Concepts (deep dive)

Channels — the shape

                     ┌─────────────────────────┐
                     │       Channel<T>         │
                     │                          │
   Producer  ──────► │  ChannelWriter<T>        │
   (multiple ok)     │   - WriteAsync           │
                     │   - TryWrite             │
                     │   - Complete             │
                     └─────────┬────────────────┘
                               ▼ (queue, bounded or unbounded)
                     ┌─────────────────────────┐
                     │  ChannelReader<T>        │ ◄────── Consumer
                     │   - ReadAsync             │         (multiple ok)
                     │   - TryRead              │
                     │   - WaitToReadAsync       │
                     │   - ReadAllAsync          │
                     │   - Completion (Task)     │
                     └─────────────────────────┘

Create:

// Unbounded: writers never wait, channel grows freely
Channel<Item> ch = Channel.CreateUnbounded<Item>();

// Bounded with backpressure: writer awaits when full
var ch2 = Channel.CreateBounded<Item>(new BoundedChannelOptions(capacity: 1024)
{
    FullMode = BoundedChannelFullMode.Wait,
    SingleReader = true,
    SingleWriter = false
});

FullMode semantics

When a bounded channel is full and a writer arrives:

FullMode Behavior
Wait (default) WriteAsync awaits until there's room. Pure backpressure.
DropOldest Discards the head item, writes the new one. Recent-data wins.
DropNewest Discards the tail item, writes the new one.
DropWrite Discards the incoming item; TryWrite returns false, WriteAsync returns silently.
var ch = Channel.CreateBounded<Sample>(new BoundedChannelOptions(100)
{
    FullMode = BoundedChannelFullMode.DropOldest   // sliding window of latest 100 samples
});

⚠️ Senior trap: Drop* modes silently lose data.
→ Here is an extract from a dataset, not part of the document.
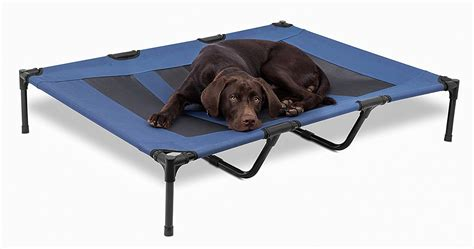 raised dog bed choosing a raised dog bed a review of the best elevated dog beds the labrador site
Track drop counts (e.g., Interlocked.Increment on a counter) so you can alert when loss is occurring.

Reader patterns

// 1. ReadAllAsync — the modern idiom
await foreach (var item in ch.Reader.ReadAllAsync(ct))
    Process(item);

// 2. WaitToReadAsync + TryRead — when you need batching or fine-grained control
while (await ch.Reader.WaitToReadAsync(ct))
{
    while (ch.Reader.TryRead(out var item))
        Process(item);
}

ReadAllAsync is the cleanest for "process each item one at a time". WaitToReadAsync + TryRead lets you drain in batches — efficient when processing is faster done in bulk.

Producer completion

public async Task ProduceAsync(ChannelWriter<Item> writer, CancellationToken ct)
{
    try
    {
        foreach (var item in await SourceAsync(ct))
            await writer.WriteAsync(item, ct);
    }
    catch (Exception ex)
    {
        writer.Complete(ex);   // signals failure to readers
        throw;
    }
    writer.Complete();         // normal completion
}

Complete() signals "no more items". Readers see WaitToReadAsync return false (or ReadAllAsync exit cleanly). Complete(exception) signals failure — readers' WaitToReadAsync throws the exception, propagating it through.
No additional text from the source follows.